A previous Supreme Court decision “establishes a rule of absolute immunity for the President’s official acts,” the Justice Department wrote. “It is not a rule of absolute immunity for the President regardless of the nature of his acts.”

The D.C. Circuit panel heard oral arguments in the case in December and afterward asked the DOJ to weigh in. The lawmakers, police officers and Trump have until March 16 to respond to the DOJ filing.

The members of Congress who filed the lawsuits are Democratic Reps. Steve Cohen of Tennessee; Veronica Escobar of Texas; Pramila Jayapal of Washington; Hank Johnson of Georgia; Marcy Kaptur of Ohio; Barbara Lee, Maxine Waters and Eric Swalwell of California; Jerrold Nadler of New York; and Bonnie Watson Coleman of New Jersey.

The group also includes former Rep.
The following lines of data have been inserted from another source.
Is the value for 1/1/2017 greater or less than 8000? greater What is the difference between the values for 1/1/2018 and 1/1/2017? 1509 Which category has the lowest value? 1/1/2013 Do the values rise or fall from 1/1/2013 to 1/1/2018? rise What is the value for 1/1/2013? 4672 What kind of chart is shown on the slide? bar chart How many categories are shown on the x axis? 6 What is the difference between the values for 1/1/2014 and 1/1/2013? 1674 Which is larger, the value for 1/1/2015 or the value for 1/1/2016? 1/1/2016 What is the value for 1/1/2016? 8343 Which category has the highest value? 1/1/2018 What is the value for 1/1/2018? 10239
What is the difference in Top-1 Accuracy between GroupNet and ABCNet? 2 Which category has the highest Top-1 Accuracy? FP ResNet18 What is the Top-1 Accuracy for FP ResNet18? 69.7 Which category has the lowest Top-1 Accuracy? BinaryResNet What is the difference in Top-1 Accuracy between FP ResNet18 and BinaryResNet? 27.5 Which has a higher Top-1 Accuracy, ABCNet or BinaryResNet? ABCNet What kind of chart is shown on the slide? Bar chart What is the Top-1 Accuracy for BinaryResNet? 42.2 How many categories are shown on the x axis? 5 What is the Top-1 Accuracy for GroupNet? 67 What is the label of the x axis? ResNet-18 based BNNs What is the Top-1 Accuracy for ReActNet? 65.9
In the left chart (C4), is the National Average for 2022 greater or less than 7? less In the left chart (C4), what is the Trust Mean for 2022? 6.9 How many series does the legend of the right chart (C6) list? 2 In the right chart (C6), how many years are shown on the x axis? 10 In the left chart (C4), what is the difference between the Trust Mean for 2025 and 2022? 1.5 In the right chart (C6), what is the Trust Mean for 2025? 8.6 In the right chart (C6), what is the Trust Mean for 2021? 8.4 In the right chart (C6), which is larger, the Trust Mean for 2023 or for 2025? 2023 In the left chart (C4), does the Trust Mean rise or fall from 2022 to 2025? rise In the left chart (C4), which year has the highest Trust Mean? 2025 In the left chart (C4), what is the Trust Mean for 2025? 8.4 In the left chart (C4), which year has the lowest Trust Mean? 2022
Karen Bass, D-Calif., and previously included Rep. Bennie Thompson, D-Miss., before he voluntarily moved to dismiss his suit.
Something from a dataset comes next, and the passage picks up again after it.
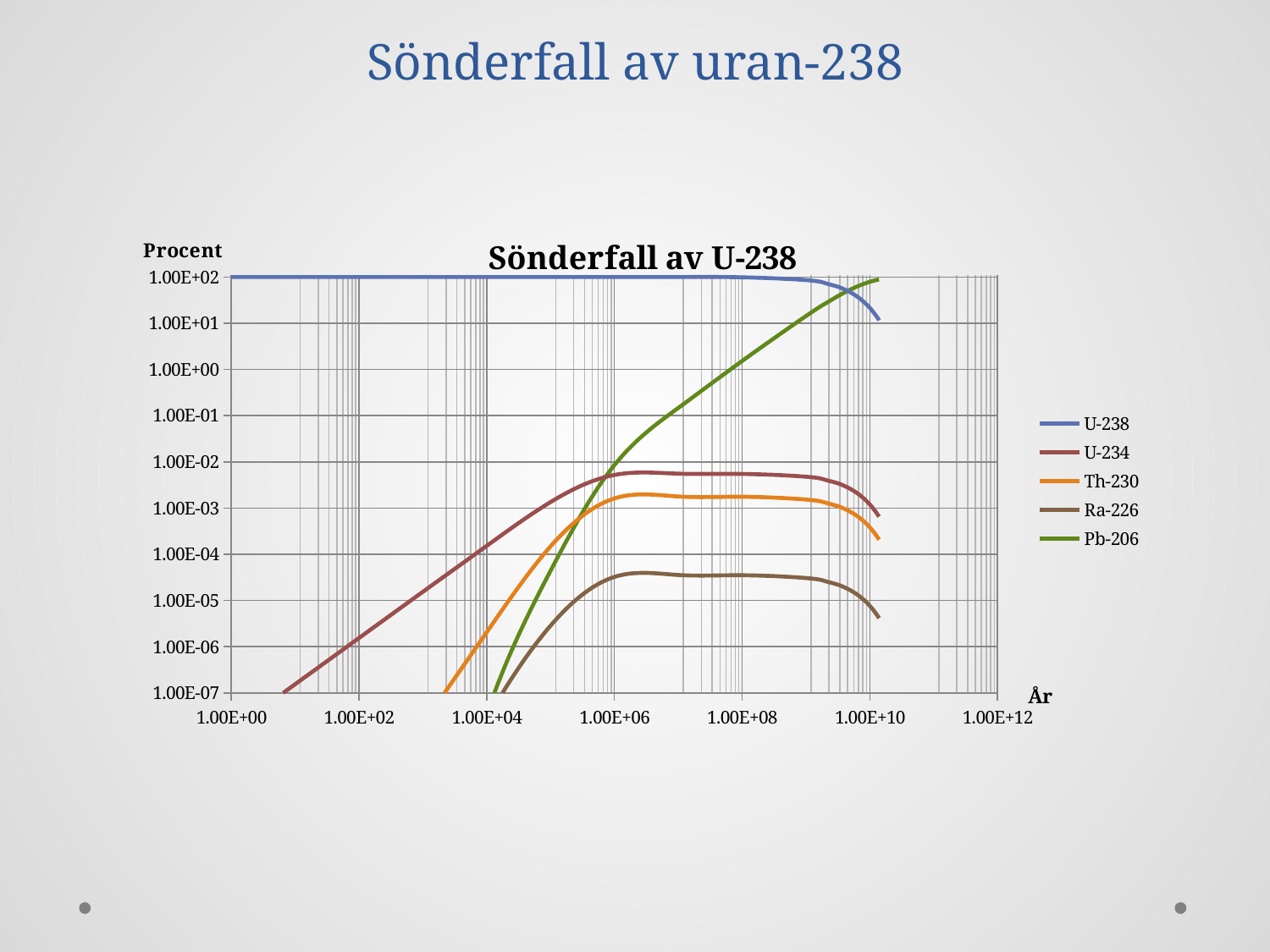
Which series has the highest value at 1.00E+02 years? U-238 Is the value for Th-230 at 1.00E+08 years greater or less than 1.00E-02? less Which series has the lowest value at 1.00E+08 years? Ra-226 How many series does the chart legend list? 5 At 1.00E+08 years, which is larger, the value for Pb-206 or the value for Th-230? Pb-206 What is the title of the chart? Sönderfall av U-238 Is the value for Pb-206 at 1.00E+08 years greater or less than 1.00E-01? greater Is the value for U-238 at 1.00E+04 years greater or less than 1.00E+01? greater At 1.00E+08 years, which is larger, the value for U-234 or the value for Ra-226? U-234 Does the Pb-206 series rise or fall as the number of years increases? Rises What is the label of the vertical axis of the chart? Procent What kind of chart is shown on the slide? Line chart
The lawsuits targeted Trump and his allies, such as former Rep. Mo Brooks, in an effort to hold them personally responsible for their role in the events leading up to the attack. The members sought to use the Ku Klux Klan Act, a Reconstruction-era law which bans a conspiracy to prevent members of Congress from conducting their duties.
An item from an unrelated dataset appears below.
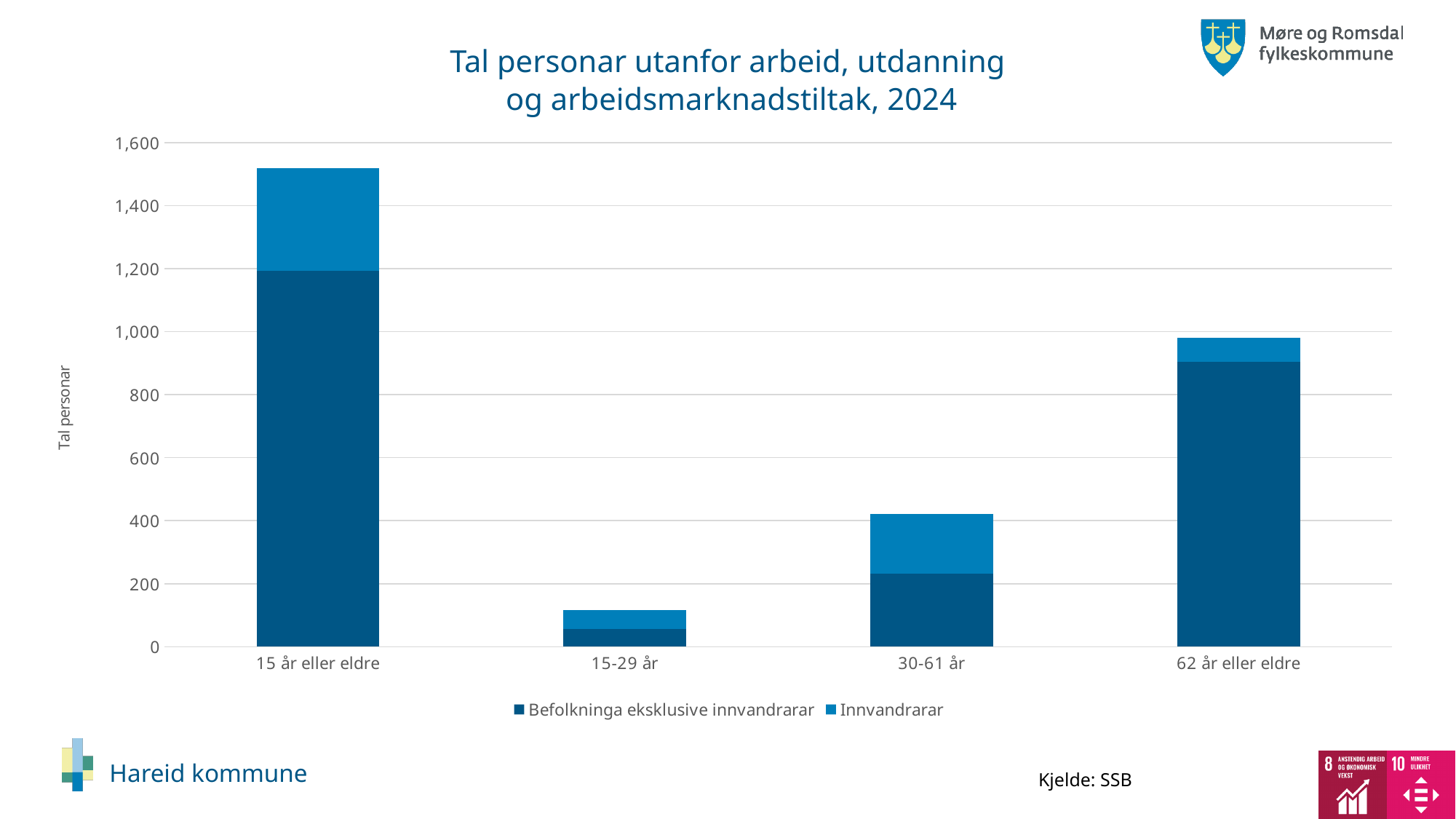
Is the total value for 30-61 år greater or less than 600? less Which category has the tallest stacked bar? 15 år eller eldre What is the label of the y axis? Tal personar What kind of chart is shown on the slide? Stacked bar chart Is the value of Befolkninga eksklusive innvandrarar for 15 år eller eldre greater or less than 1,000? greater How many age categories are shown on the x axis? 4 How many series does the legend list? 2 Is the total value for 15 år eller eldre greater or less than 1,400? greater Which stacked bar is taller: 30-61 år or 62 år eller eldre? 62 år eller eldre Which category has the shortest stacked bar? 15-29 år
In February 2022, U.S. District Judge Amit Mehta issued an opinion that would allow the lawsuits to move forward against Trump but dismissed Brooks as a defendant. Brooks had argued he was acting within the scope of his job as a member of Congress and should be immune from suit.

Trump appealed Mehta’s ruling, arguing that his status as president should prevent any civil lawsuit against him. In a filing last year, Trump argued that Mehta’s conclusion that the former president could face suit was improperly based on precedents that deal with other issues, such as presidential actions before a term began and those relating to other executive branch officials.

Dozens of outside experts and groups have weighed in on the case, including former White House and Justice Department officials who said the president’s immunity should not extend to Trump’s actions.

The Justice Department compared the president’s absolute immunity from these lawsuits to the First Amendment’s protections for speech. There should be similar limits to those protections when related to inciting violence, and that would not cause a chilling effect on the ability of future presidents to run the government, DOJ argued.

“Just as denying First Amendment protection to incitement does not unduly chill speech in general, denying absolute immunity to incitement of imminent private violence should not unduly chill the President in the performance of his traditional function of speaking to the public on matters of public concern,” the brief said.

The DOJ also dove into the district court’s opinion in Thursday’s filing, agreeing that Mehta properly dismissed claims that Trump “improperly failed to exercise his official powers” to stop the attack, but taking no position on the finding that Trump’s speech could have plausibly incited the attack.